Petrobras: Produção de petróleo sobe 3,4% no 1T22

A Petrobras produziu 2,80 milhões de barris por dia (bpd) de petróleo e gás no primeiro trimestre de 2022, alta de 3,4% em relação ao quarto trimestre de 2020.

Na comparação com o mesmo período do ano passado, a produção da companhia cresceu 1,1%, principalmente pela continuidade dos ramp-ups dos FPSOs Carioca (campo de Sépia) e P-68 (campos de Berbigão e Sururu), localizados no pré-sal da Bacia de Santos, e novos poços produtores no pós-sal na Bacia de Campos.

As vendas de derivados de petróleo da Petrobras no mercado interno atingiram 1,7 milhão de barris/dia no primeiro trimestre, alta de 2% na comparação anual.

Já a produção de petróleo no pré-sal teve alta de 5,1% no primeiro trimestre na comparação com o mesmo período do ano anterior, a 1,6 milhão de barris por dia, representando 72% da produção total da Petrobras, ante 71% no quarto trimestre, devido principalmente à entrada de novos poços produtores na Bacia de Campos e ao menor volume de perda de produção decorrente de paradas para manutenção.

A produção no exterior foi de 39 mil boed no primeiro trimestre, 2 mil boed abaixo do quarto trimestre, devido ao declínio natural de produção dos campos.

No primeiro trimestre, a produção em terra e águas rasas, por sua vez, foi de 82 mil bpd, 10 mil bpd abaixo, em razão dos desinvestimentos de campos terrestres e águas rasas e ao declínio natural de produção.

A petroleira destacou ainda o início da operação do FPSO Guanabara, previsto para maio, no campo de Mero, no pré-sal da Bacia de Santos.

O FPSO Guanabara, atualmente na locação, já concluiu atividades de interligação, e aguarda autorização regulatória para iniciar a produção, segundo a Petrobras.

A plataforma, a primeira definitiva do campo de Mero, tem capacidade para processar até 180 mil barris de óleo.

“O FPSO Guanabara é a unidade de produção de petróleo mais complexa a operar no Brasil.

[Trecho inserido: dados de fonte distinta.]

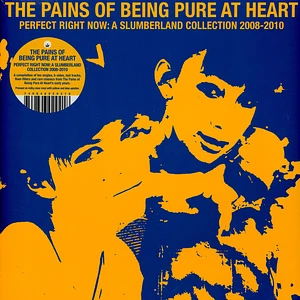 The Pains Of Being Pure At Heart - Perfect Right Now: A Slumberland Collection 2008-2010 Milky Clear With Blue & Yellow Splatter Vinyl Edition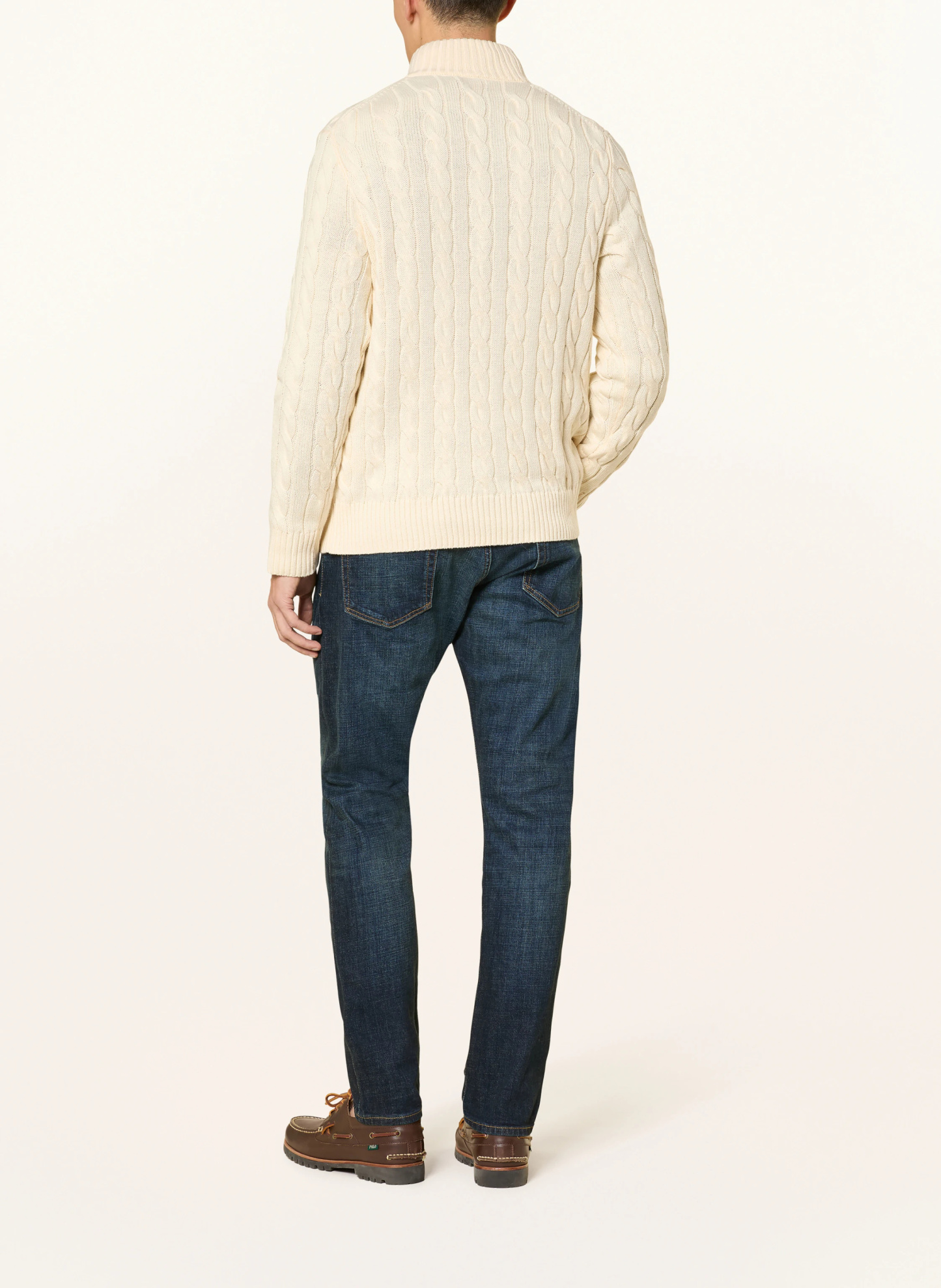 POLO RALPH LAUREN Troyer – ECRU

A implementação de um projeto com essa tecnologia é resultado de mais de uma década de aprendizado no pré-sal e da atuação integrada entre a Petrobras, parceiros e fornecedores”, disse o diretor de Desenvolvimento da Produção da Petrobras, João Henrique Rittershaussen, em relatório.

Diesel e gasolina da Petrobras

As vendas de diesel recuaram 9,3% ante o trimestre anterior, principalmente devido à redução sazonal do consumo, tipicamente mais baixo no primeiro trimestre do ano.

Já a produção foi 6,6% menor quando principalmente devido à menor demanda do mercado interno e ao impacto com a venda da RLAM, compensado, parcialmente, pelo aumento de produção em outras refinarias.

As vendas de gasolina registraram queda de 13,3% em relação ao quarto trimestre, em razão principalmente da sazonalidade típica com pico de consumo no último trimestre de cada ano.

No primeiro trimestre, a produção de gasolina teve redução de 13% devido principalmente à redução sazonal.